◆ Opgavebeschrijving: Geef alle onderstaande invoer regel voor regel en volledig ongewijzigd weer.

◆ Invoergegevens:
++++++++++

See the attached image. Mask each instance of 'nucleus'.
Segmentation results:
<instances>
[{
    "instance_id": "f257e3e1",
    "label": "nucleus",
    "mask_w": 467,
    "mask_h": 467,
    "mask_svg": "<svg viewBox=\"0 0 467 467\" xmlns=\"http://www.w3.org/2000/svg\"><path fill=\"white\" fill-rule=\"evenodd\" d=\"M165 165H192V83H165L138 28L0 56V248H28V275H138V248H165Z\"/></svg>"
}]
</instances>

++++++++++

◆ Uitwerking:
See the attached image. Mask each instance of 'nucleus'.
Segmentation results:
<instances>
[{
    "instance_id": "f257e3e1",
    "label": "nucleus",
    "mask_w": 467,
    "mask_h": 467,
    "mask_svg": "<svg viewBox=\"0 0 467 467\" xmlns=\"http://www.w3.org/2000/svg\"><path fill=\"white\" fill-rule=\"evenodd\" d=\"M165 165H192V83H165L138 28L0 56V248H28V275H138V248H165Z\"/></svg>"
}]
</instances>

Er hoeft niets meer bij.